Exercise 1.1 - Read any other color image from a file, show the mouse cursor over the image, and the coordinates and RGB components of the pixel under the cursor. When the user clicks on the mouse, let him modify the RGB components of the selected pixel.

In [4]:
new_color = (0, 0, 0)  # Initial color

def mouse_callback(event, x, y, flags, param):
    global img
    if event == cv2.EVENT_MOUSEMOVE:
        # Display RGB components of the pixel under the cursor
        if img is not None:
            pixel = img[y, x]
            # Clear previous marker
            img_with_marker = img.copy()
            # Draw a circle to indicate the current pixel under the cursor
            cv2.circle(img_with_marker, (x, y), 5, (0, 255, 0), -1)
            # Calculate text position
            text_position = (x - 100, y + 20)
            # Display coordinates and RGB components as text
            cv2.putText(img_with_marker, f"X: {x}, Y: {y}, RGB: {pixel}", text_position, cv2.FONT_HERSHEY_SIMPLEX, 0.3, (0, 0, 0), 1)
            cv2.imshow("ml.jpg", img_with_marker)
    elif event == cv2.EVENT_LBUTTONDOWN:
        # Modify the RGB components of the clicked pixel with the new color
        if img is not None:
            b, g, r = new_color
            img[y, x] = [r, g, b]
            # Update image with the modified pixel
            cv2.imshow("ml.jpg", img)

# Callback function for trackbar changes
def on_trackbar_change(value):
    global new_color
    new_color = (cv2.getTrackbarPos('R', 'Color Picker'),
                 cv2.getTrackbarPos('G', 'Color Picker'),
                 cv2.getTrackbarPos('B', 'Color Picker'))

# Opening an image
img = cv2.imread(os.path.join(dataDir, 'ml.jpg'))

# Showing the image
cv2.imshow("ml.jpg", img)

# Set mouse callback function
cv2.setMouseCallback("ml.jpg", mouse_callback)

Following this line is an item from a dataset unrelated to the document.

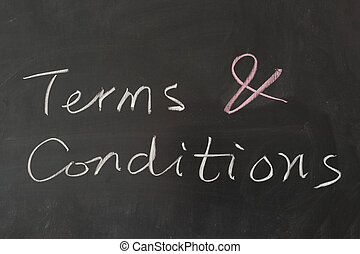 Terms and conditions words on blackboard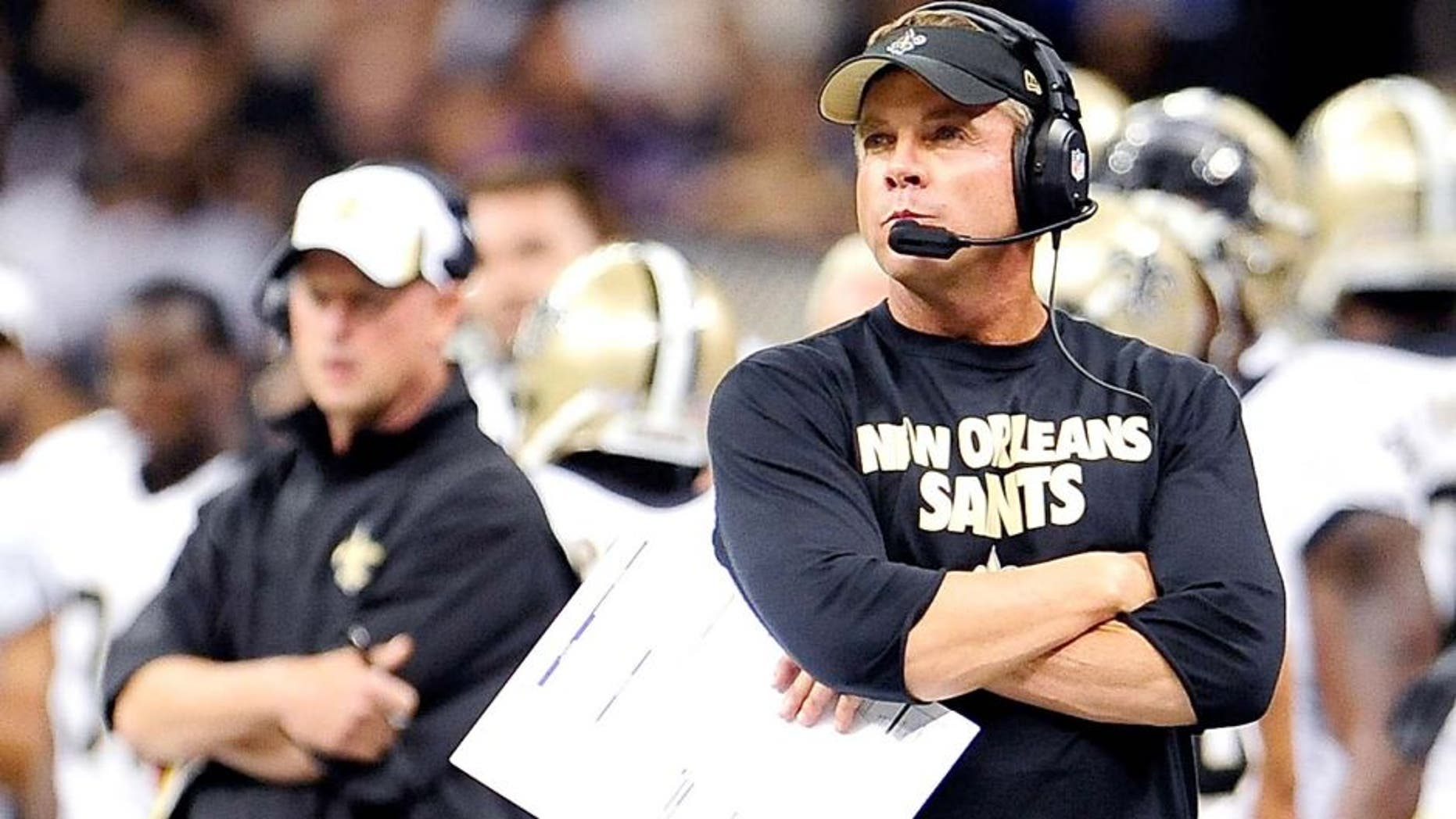 NEW ORLEANS, LA - AUGUST 09: Sean Payton, head coach of the New Orleans Saints, watches action during a game against the Kansas City Chiefs at the Mercedes-Benz Superdome on August 9, 2013 in New Orleans, Louisiana. The Saints won 17-13. (Photo by Stacy Revere/Getty Images)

# Create a window for the color picker
cv2.namedWindow('Color Picker', cv2.WINDOW_NORMAL)  # Specify the window size using cv2.WINDOW_NORMAL
#cv2.resizeWindow('Color Picker', 200, 100)  # Set the window size (width, height)
cv2.createTrackbar('R', 'Color Picker', 0, 255, on_trackbar_change)
cv2.createTrackbar('G', 'Color Picker', 0, 255, on_trackbar_change)
cv2.createTrackbar('B', 'Color Picker', 0, 255, on_trackbar_change)

cv2.waitKey(0)
cv2.destroyAllWindows()

Exercise 1.2 - Allow the user to select a region of interest (ROI) in the image, by clicking on two points that identify two opposite corners of the selected ROI, and save the ROI into another file.

In [6]:
import cv2
import numpy as np
import os

# Global variables to store image and clicked points
img = None
point1 = None
point2 = None
click_count = 0

def roi_mouse_callback(event, x, y, flags, param):
    global point1, point2, click_count, img

    if event == cv2.EVENT_LBUTTONDOWN:
        click_count += 1
        if click_count == 1:
            point1 = (x, y)
        elif click_count == 2:
            point2 = (x, y)
            click_count = 0

            # Draw rectangle around the selected ROI
            roi_img = img.copy()
            if point1:
                cv2.rectangle(roi_img, point1, (x,y), (0, 255, 0), 2)
            cv2.imshow("Image", roi_img)
    
    if event == cv2.EVENT_MOUSEMOVE:
        roi_img = img.copy()
        if click_count == 1:
            cv2.rectangle(roi_img, point1, (x,y), (0, 255, 0), 2)
            cv2.imshow("Image", roi_img)

def save_roi(image, point1, point2, output_file):
    # Extract ROI from the original image
    roi = image[min(point1[1], point2[1]):max(point1[1], point2[1]), 
                min(point1[0], point2[0]):max(point1[0], point2[0])]
    # Save ROI to another file
    cv2.imwrite(output_file, roi)
    print(f"ROI saved to {output_file}")

# Open an image
dataDir = './data'
image_path = os.path.join(dataDir, 'ml.jpg')
img = cv2.imread(image_path)

# Display the image
cv2.imshow("Image", img)

# Set mouse callback function for selecting ROI
cv2.setMouseCallback("Image", roi_mouse_callback)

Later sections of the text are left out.